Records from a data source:
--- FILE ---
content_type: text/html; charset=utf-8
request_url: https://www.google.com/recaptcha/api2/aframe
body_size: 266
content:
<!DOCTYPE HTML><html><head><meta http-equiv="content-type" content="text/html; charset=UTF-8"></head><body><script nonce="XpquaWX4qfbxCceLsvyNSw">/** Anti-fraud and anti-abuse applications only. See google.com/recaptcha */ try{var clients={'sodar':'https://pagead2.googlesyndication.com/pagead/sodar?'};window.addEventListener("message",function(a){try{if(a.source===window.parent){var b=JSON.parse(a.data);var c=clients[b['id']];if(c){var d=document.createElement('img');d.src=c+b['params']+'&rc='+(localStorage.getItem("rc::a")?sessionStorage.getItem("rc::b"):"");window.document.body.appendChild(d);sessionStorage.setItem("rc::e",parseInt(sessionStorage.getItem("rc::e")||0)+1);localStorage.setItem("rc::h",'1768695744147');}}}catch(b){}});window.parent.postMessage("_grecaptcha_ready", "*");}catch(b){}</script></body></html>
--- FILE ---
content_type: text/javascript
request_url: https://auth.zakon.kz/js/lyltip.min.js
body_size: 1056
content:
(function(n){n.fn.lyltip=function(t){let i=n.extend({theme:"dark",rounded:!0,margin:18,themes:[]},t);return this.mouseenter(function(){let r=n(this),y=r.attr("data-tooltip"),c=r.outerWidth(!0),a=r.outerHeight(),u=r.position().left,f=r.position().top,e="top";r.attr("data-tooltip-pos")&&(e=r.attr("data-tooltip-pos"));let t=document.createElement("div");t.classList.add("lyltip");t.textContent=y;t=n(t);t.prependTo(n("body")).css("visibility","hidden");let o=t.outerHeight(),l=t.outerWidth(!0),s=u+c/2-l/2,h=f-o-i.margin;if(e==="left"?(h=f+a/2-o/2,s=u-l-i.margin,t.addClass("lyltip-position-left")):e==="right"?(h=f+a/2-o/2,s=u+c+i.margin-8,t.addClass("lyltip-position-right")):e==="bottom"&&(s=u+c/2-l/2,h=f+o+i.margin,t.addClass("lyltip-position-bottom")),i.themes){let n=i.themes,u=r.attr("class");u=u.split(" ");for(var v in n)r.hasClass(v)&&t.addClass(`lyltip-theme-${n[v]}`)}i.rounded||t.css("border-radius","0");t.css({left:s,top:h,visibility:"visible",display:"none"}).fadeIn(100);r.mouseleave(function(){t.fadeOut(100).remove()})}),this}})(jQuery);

Task item -> If a line in the entries above contains "lyltip", it counts toward the total; give only that total.

Reply to the exercise -> 2